Ultimately, Meyer said, collectors are drawn to the work itself. “First and foremost it’s the artwork itself that captures people,” she said. “It’s unusual, or vibrant, or something that really speaks to them. The aesthetic of the work appeals to people. And then once they sort of learn who the artist is, and what Creative Growth is, it can also turn into more long-term support of that artist’s career and the organization. [Collectors] also like the fact that we split the sale with each artist, that they directly support that artist’s work.”

Higgs, who said he still finds the term “outsider art” useful, acknowledged that it becomes problematic when an outsider artist is marketed as someone who “is divorced from or isolated from normal conventional social life.” Creative Growth artists, he remarked, work within a communal space among other working artists. The outsider artist archetype is clichéd, he continued, and does not account for the varied ways self-taught artists and artists with developmental disabilities work.
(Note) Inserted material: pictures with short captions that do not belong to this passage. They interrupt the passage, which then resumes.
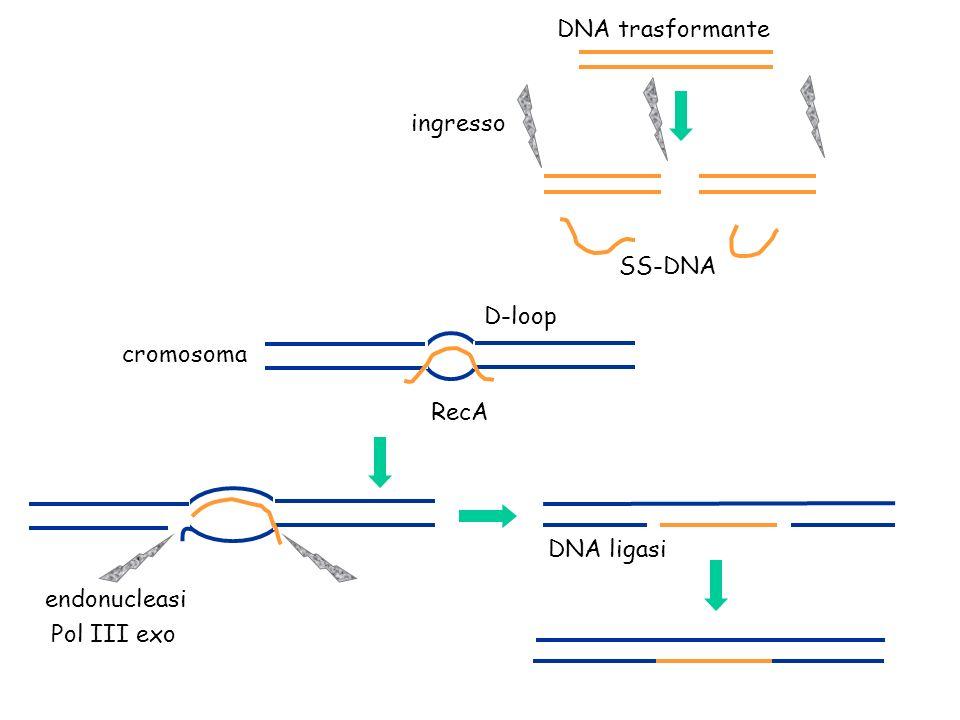 ingresso DNA trasformante cromosoma D-loop endonucleasi DNA ligasi SS-DNA Pol III exo RecA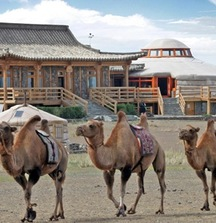 LIVE BID! Discover the Magic of Mongolia on a 7-Night Adventure for 2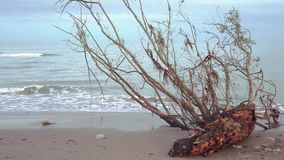 一棵树的树干在海的岸的 股票录像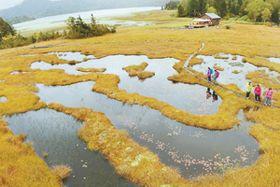 尾瀬の池塘を縁取る黄金色の草紅葉。後方は尾瀬沼=22日午前10時15分ごろ、檜枝岐村・尾瀬国立公園
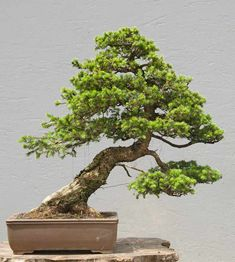 Image result for spruce bonsai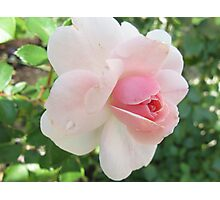 Pink purity Photographic Print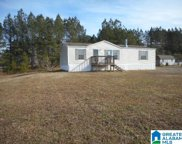120 Abingdon Trace, Odenville image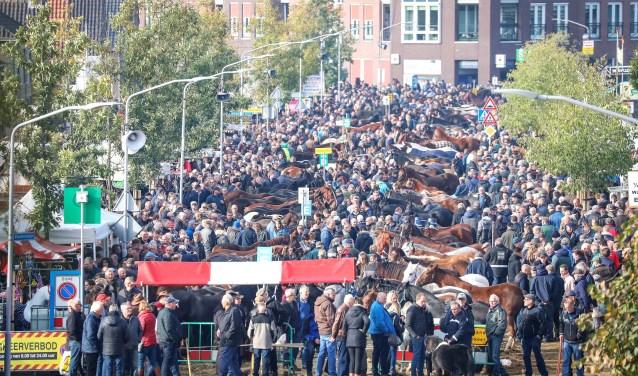 Hedelse Paardenmarkt Foto: Lya Cattel © Bommelerwaard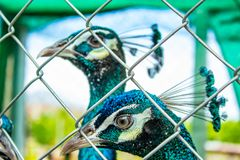 Portrait Peafowl in cages. Portrait Peafowl in cages ,Thailand Stock Images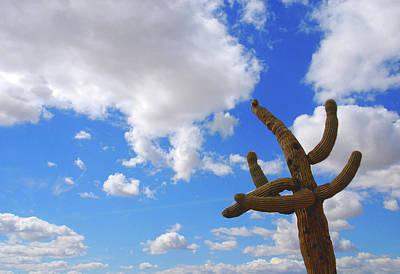 Sky Scape Photograph - Arizona Blue Sky by Susanne Van Hulst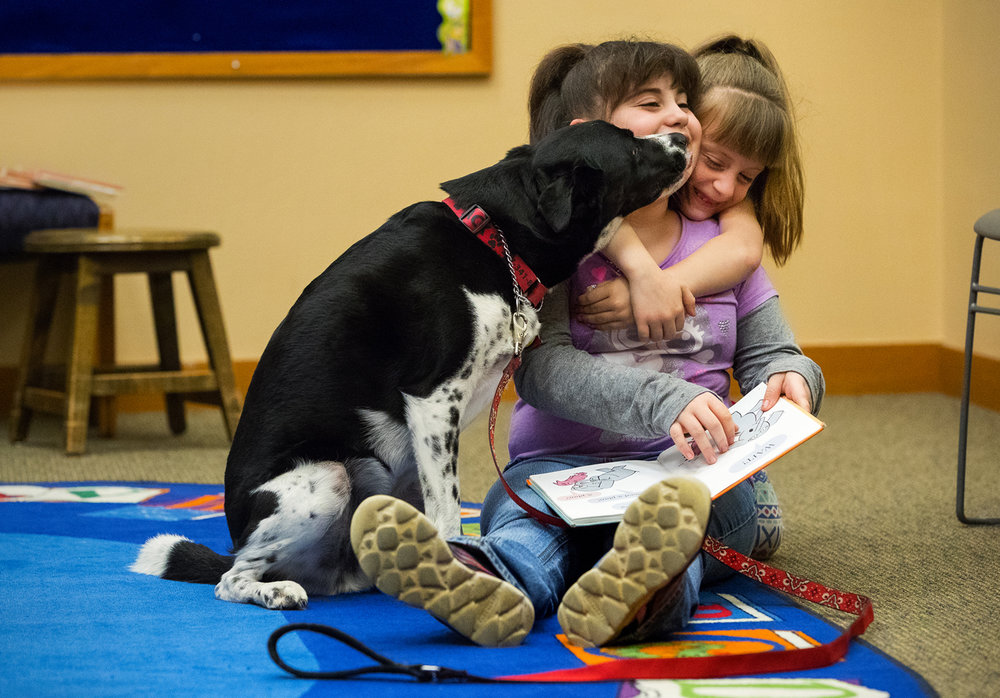Miranda Dowllar, left, gets a kiss from Jack, a certified therapy dog, and a hug from her sister Mackenzie during the Read to A Therapy Dog event at the Lincoln Library Monday, April 10, 2017. Jack's owner Carol Green rescued him as a four-month-old puppy from the Sangamon County Animal Control shelter and trained him as a therapy dog. [Ted Schurter/The State Journal-Register]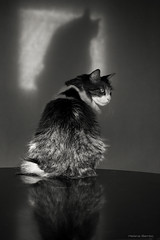 Shadow, reflection & a Cat (leporcia) Tags: shadow blackandwhite bw cats reflection blancoynegro animals cat feline chat kitty sombra gatos bn gato felino animales katze gatto katzen animalplanet hombre gatito obiwan obiwn chatsdomestics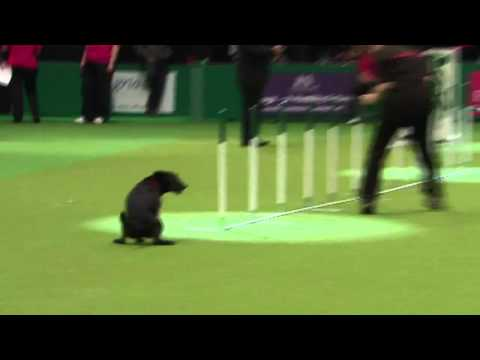 Dog show fail: Crufts pooch has an 'accident' in the arena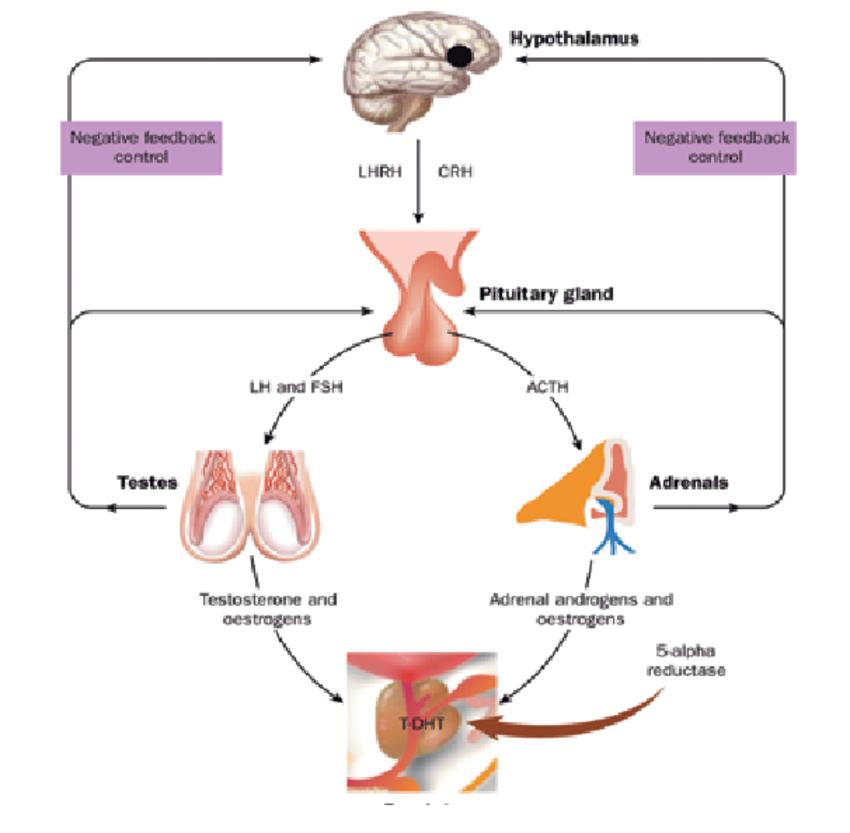 Endocrine regulation of prostate growth. ACTH: adrenocorticotropic hormone;  CRH: corticotropin-releasing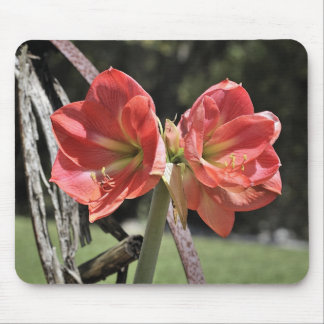 Spring is here mousepads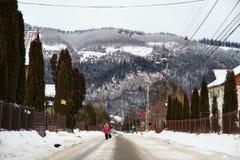 农村风景在冬天,罗马尼亚 图库摄影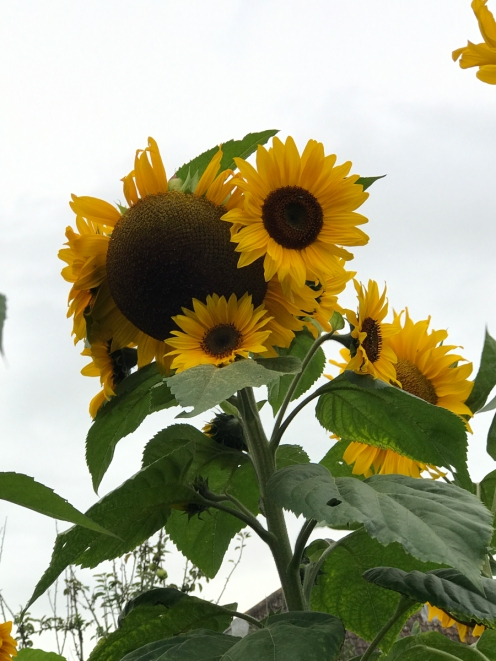 These sunflowers are about 10 feet tall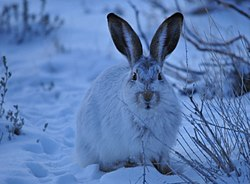 White-Tailed Jackrabbit on Seedskadee NWR (23062246299).jpg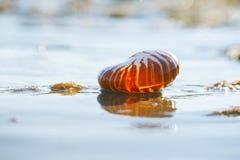 Britischer Sommerstrand mit Seeoberteil Stockbilder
“I’m not opposed to the term ‘outsider art,’ because I think it is simply a way of acknowledging difference,” Higgs explained. “One of the things we need to do more of is support difference, and to support artists who have unconventional histories, artists who historically might not have had access.”

Both Meyer and Higgs stressed the quality of the work by artists with developmental disabilities as the primary motivating factor for collectors. “Because these are self-taught artists and considered largely emerging in the contemporary art world, there is an allure of the discovery,” said Meyer. “[Collectors] are just taken by the artwork.”